The three of us Elites are shepherded onto the stage and are given silver, cushioned chairs, placed upstage, facing outwards to the audience. Once sat, we are given gold Christmas cracker crowns and blue light-up thumbs to wear. Once both classes of audience are seated, the performers greet us Elites very enthusiastically, reiterating how happy they are to have us here. Then, the Standards are given a simple, monotone ‘Welcome’. From this point on, us Elites are pampered, and given authority to decide the direction of the story at key points throughout the piece, by using our light-up thumbs to signal our choice between two options, by either raising it into the air or leaving it down.
A disembodied voice echoes through the space, introducing the audience to the performers and instructs the performers to begin the story.
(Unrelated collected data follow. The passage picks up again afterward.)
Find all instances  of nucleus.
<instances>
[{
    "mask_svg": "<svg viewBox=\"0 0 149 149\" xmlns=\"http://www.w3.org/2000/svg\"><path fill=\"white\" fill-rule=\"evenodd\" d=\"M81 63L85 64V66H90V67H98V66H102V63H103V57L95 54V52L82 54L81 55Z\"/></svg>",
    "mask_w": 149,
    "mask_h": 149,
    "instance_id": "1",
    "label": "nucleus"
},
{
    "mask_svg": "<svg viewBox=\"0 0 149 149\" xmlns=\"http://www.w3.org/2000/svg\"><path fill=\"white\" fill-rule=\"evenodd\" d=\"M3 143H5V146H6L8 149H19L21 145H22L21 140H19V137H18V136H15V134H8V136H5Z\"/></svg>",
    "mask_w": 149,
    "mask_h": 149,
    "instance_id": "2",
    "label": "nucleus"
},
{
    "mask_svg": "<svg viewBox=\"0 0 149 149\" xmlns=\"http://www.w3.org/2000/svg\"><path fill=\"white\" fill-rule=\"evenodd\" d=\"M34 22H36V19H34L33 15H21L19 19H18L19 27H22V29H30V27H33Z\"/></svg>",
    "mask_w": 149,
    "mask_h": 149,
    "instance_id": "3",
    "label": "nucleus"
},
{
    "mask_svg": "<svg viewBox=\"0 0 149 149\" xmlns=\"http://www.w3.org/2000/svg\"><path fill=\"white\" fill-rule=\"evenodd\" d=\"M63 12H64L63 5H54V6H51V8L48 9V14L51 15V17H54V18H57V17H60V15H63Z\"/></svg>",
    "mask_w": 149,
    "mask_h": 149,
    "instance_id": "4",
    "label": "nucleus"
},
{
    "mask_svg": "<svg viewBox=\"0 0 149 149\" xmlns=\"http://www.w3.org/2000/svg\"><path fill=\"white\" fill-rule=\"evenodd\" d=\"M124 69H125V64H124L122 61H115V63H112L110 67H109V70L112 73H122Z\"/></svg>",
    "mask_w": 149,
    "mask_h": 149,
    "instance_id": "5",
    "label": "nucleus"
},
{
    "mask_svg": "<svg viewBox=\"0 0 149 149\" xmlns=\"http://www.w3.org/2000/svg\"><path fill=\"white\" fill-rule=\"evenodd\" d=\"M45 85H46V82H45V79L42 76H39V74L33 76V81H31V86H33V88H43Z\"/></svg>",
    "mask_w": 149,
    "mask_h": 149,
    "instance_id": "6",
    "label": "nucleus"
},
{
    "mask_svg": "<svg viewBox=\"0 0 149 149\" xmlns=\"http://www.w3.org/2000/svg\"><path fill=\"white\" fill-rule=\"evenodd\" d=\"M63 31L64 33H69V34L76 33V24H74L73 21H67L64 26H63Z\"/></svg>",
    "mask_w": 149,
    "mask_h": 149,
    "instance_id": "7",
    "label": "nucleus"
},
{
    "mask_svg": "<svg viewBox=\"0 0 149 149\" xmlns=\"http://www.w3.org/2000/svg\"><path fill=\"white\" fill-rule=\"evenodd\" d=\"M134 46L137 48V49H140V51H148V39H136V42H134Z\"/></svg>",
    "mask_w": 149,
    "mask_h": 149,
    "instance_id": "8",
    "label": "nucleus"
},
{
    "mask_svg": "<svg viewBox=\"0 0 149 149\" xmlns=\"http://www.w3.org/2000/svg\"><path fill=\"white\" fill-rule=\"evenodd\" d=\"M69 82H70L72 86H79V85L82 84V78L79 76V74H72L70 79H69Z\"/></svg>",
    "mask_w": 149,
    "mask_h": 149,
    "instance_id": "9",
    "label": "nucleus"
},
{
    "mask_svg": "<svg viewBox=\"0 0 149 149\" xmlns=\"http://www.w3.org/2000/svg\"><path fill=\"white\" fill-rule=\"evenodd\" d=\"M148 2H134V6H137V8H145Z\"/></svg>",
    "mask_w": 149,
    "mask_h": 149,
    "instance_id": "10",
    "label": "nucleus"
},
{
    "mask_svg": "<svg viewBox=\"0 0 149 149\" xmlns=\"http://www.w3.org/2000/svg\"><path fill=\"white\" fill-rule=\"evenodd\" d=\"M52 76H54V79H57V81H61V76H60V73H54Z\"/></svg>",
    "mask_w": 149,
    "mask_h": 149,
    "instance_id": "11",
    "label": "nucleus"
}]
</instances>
The disembodied voice’s main duty seems to be stepping in when there are major moments of conflict, stopping the performance by turning on the house lights and shouting ‘No Conflict!’.
The main narrative thread is a tale of fantasy, following a boy made of clouds from the wealthy Highground. He falls from his home and lands in the poor Lowground. Here, he meets a local girl made from silk in a dodgy pub. The girl helps the boy get back home, climbing upwards from Lowground to Highground, their journey being an obvious metaphor for upward social mobility. The performers use puppets, masks and multi-role playing to bring to life characters full of quirk, such as an arrogant duck, a serious business skunk, and a lawyer with a fish for a head. Meanwhile, the musician sits in his corner and underscores the action with a soundscape of bells, whistles and xylophones. All three performers tell this story with a splendid amount of playfulness, giving the piece an excellent pace and engaging rhythm.
But where the show really shines is in its interactivity – Standard:Elite cleverly explores who, in society, decides what stories are told, by giving this decision to a select few audience members. It confronts the audience with how they behave within systems of power – when a group of Standards were given the chance to usurp us Elites, I became immensely defensive – and playfully prods at a very British avoidance of talking about class.
By ‘No Conflict’ the disembodied voice really means: ‘Let’s all play along so we don’t have to talk about this and fight… which would be awkward.’ This is echoed by the silent music man who pipes up for the first time towards the end with ‘This is why we don’t make shows about class…Everyone just gets upset!’